Last week’s show was an encore episode with Dr. Aaron Mitchell (Encore! EP282), and we talked about buy and bill. To continue our exploration of specialty pharmacy intrigue, let’s talk about so-called “bagging.” I wanted to get an overview of all of the different kinds of specialty pharmacy bagging. Bagging is a big deal. If you have anything to do with trying to control pharmacy costs or the clinical outcomes of specialty pharmacy patients, you too are going to want to understand what’s going on here with bagging.
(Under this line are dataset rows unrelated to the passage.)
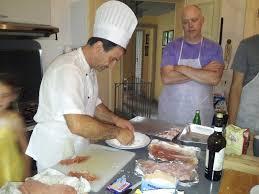 un cour de cuisine la cuisine italienne n aura plus de secret pour vous https
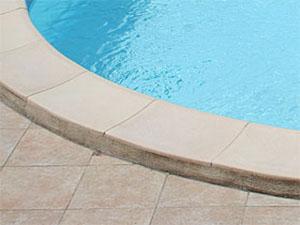 Draguignan trouvez un constructeur de margelles de for Constructeur piscine var
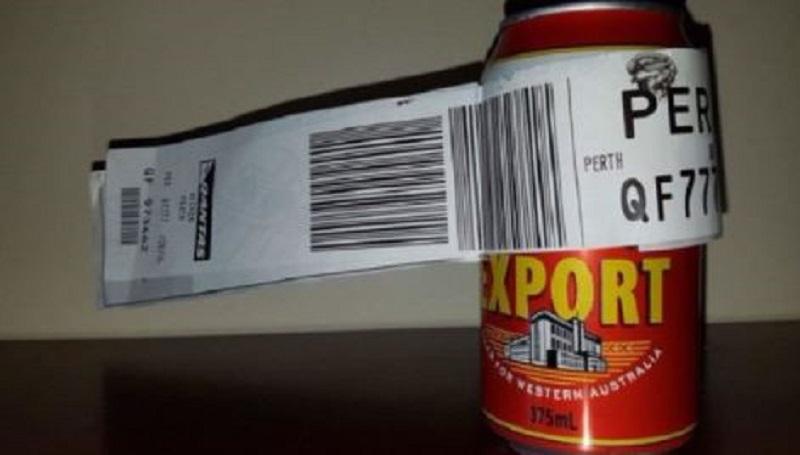 Une canette de bière comme unique bagage en soute — Australie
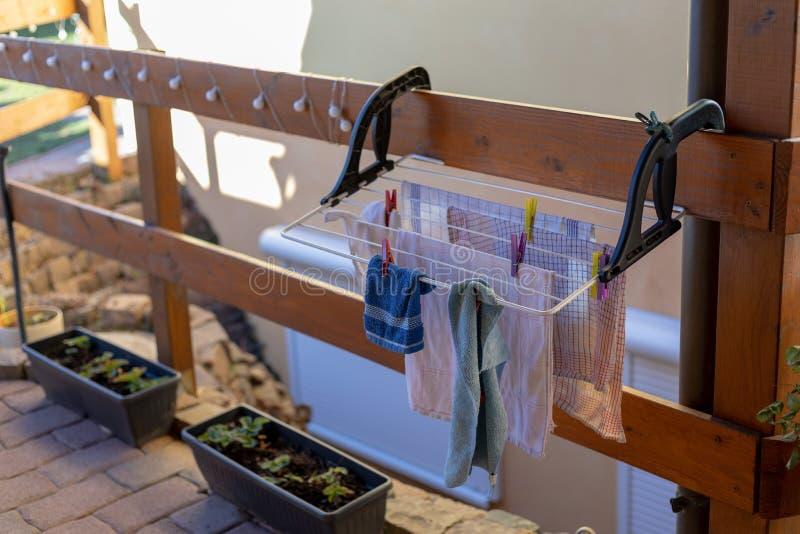 Lavanderia sull'essiccatore nel giardino fotografia stock
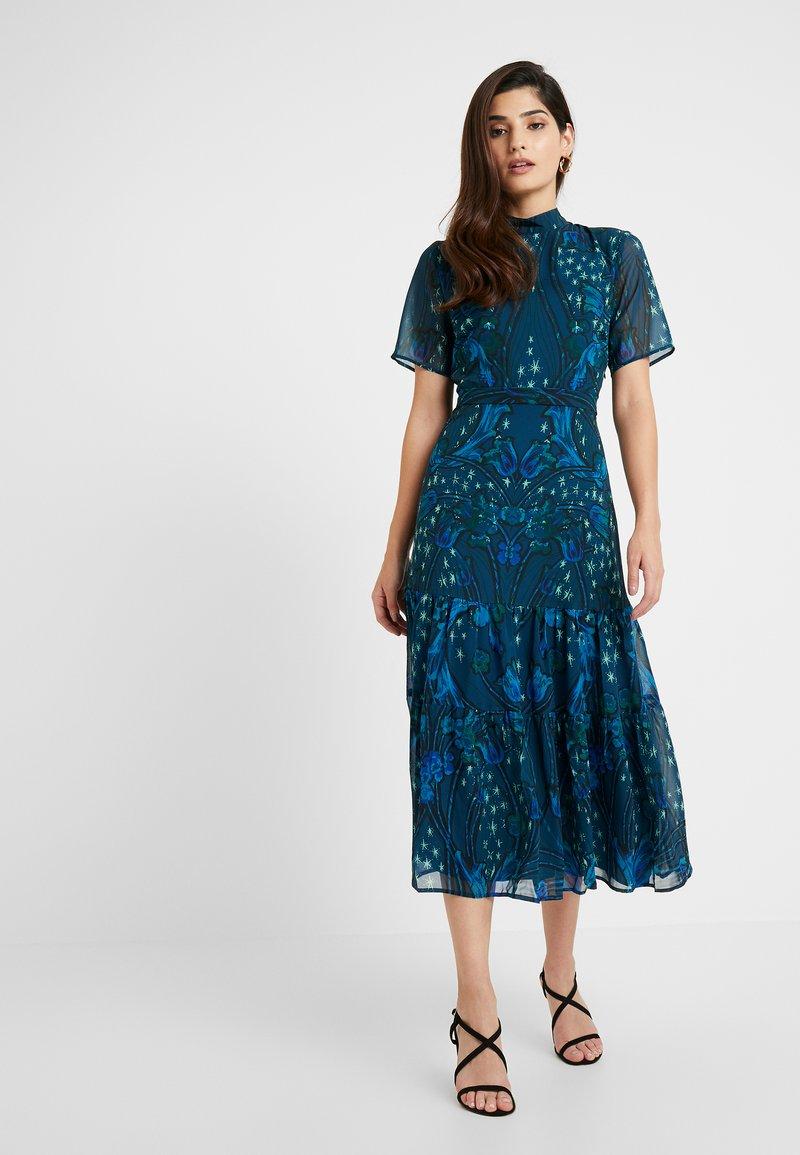 Hope & Ivy Petite - MIRROR PRINT SKATER DRESS WITH DROP - Maxi šaty - blue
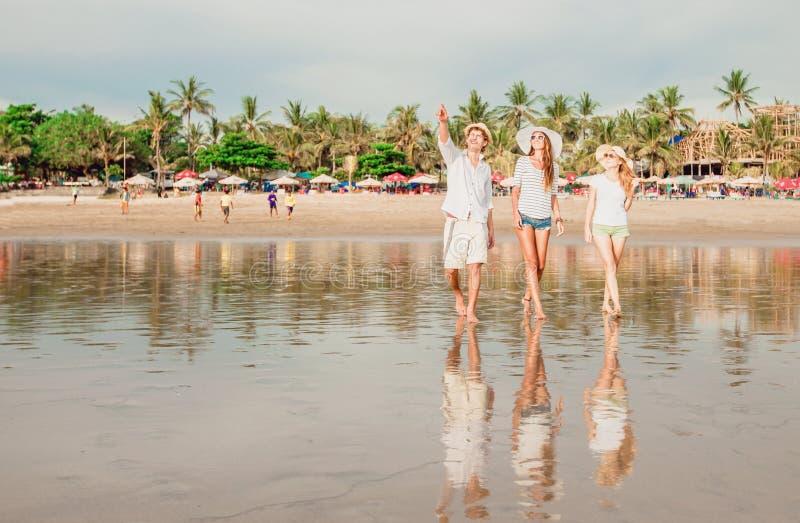 Groupe des jeunes heureux marchant le long du photographie stock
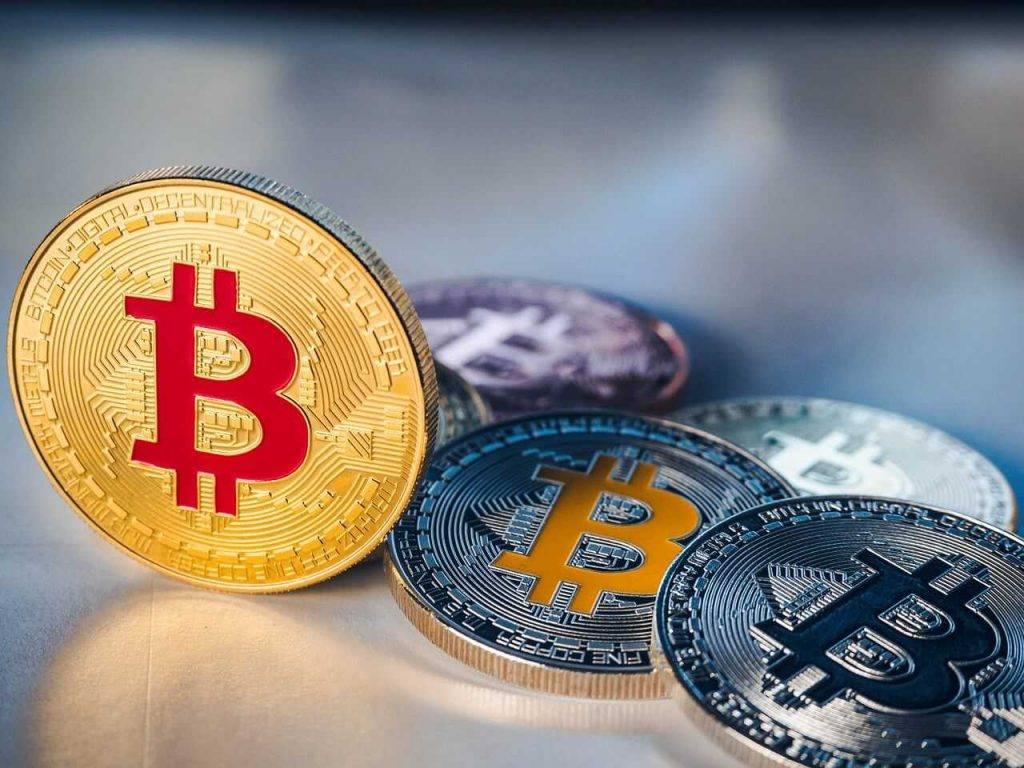 Strauji samazinājies to treideru skaits, kuri liek likmi uz bitkoina cenas pieaugumu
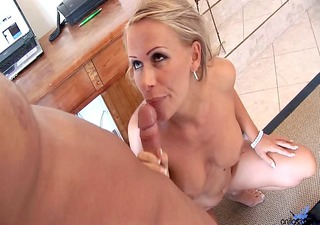 milfy blonde mom at home flaunting her ass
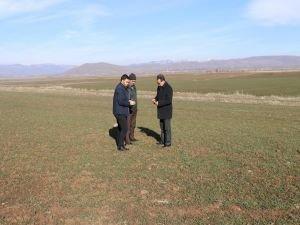 """Yener: """"Mevsim kayması sonucu oluşabilecek don nedeniyle ekili alanlar zarar görebilir"""""""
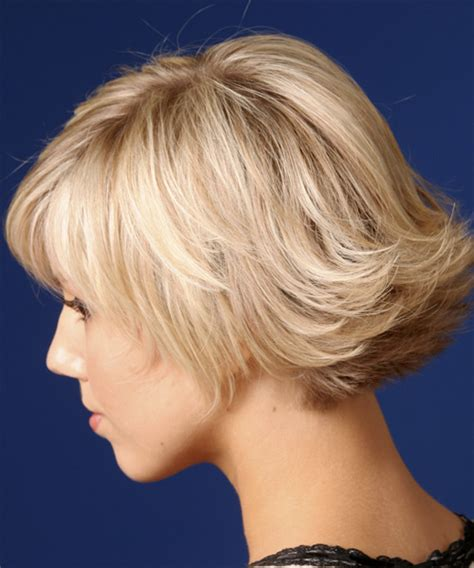 short bobs with flip short straight casual hairstyle light blonde strawberry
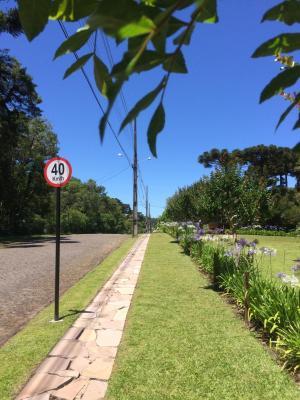 f2a230b44 Hotel Residencial Jardim dos Pinheiros (Brasil Canela) - Booking.com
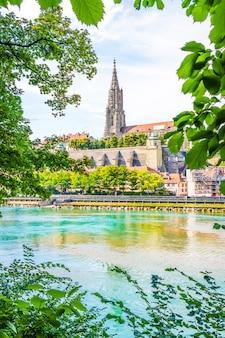 Bern city en de kathedraal van berner munster in zwitserland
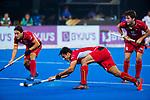 BHUBANESWAR (INDIA) - Alexander Hendickx (Belgie) scoort tijdens Belgie-Pakistan bij het WK Hockey heren.  op de achtergrond Thomas Briels (Belgie) . COPYRIGHTKOEN SUYK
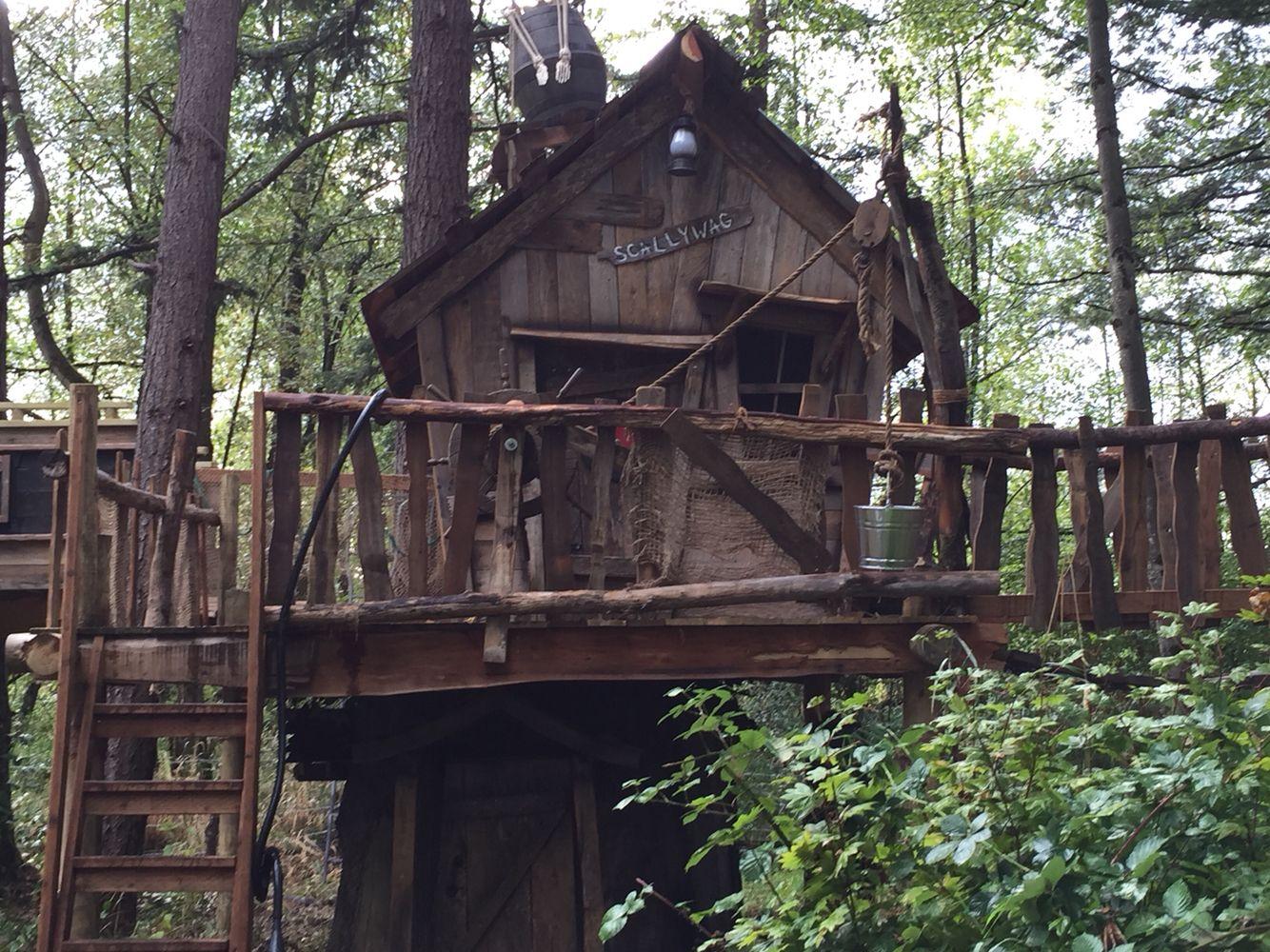 Custom Tree house by Tiny Town Studios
I was thrilled to have a chance to chat with Keith Hartman, who is my guest in this healthcare podcast. He is the CEO of ContinuumRx. He’s a pharmacist by education and has been in the pharmacy space for over 25 years now, touching just about every aspect of pharmacy from retail operations to long-term care and now, most recently, home infusion. This makes him an ideal person to chat with about this topic. And FYI, it was not easy to find someone to do so to clearly see the actions and reactions going on here because that’s what this is all about: actions and reactions—how any self-respecting market distortion is going to cause a cascade of equal and opposite market distortions.
So, let’s cruise through the whole infused/injected specialty pharmacy historical play-by-play, shall we? It’s like a “Who’s on First?” routine—except very, very not funny. So, here we go. This is, of course, the semi-reductive abridged version; but let’s do this thing.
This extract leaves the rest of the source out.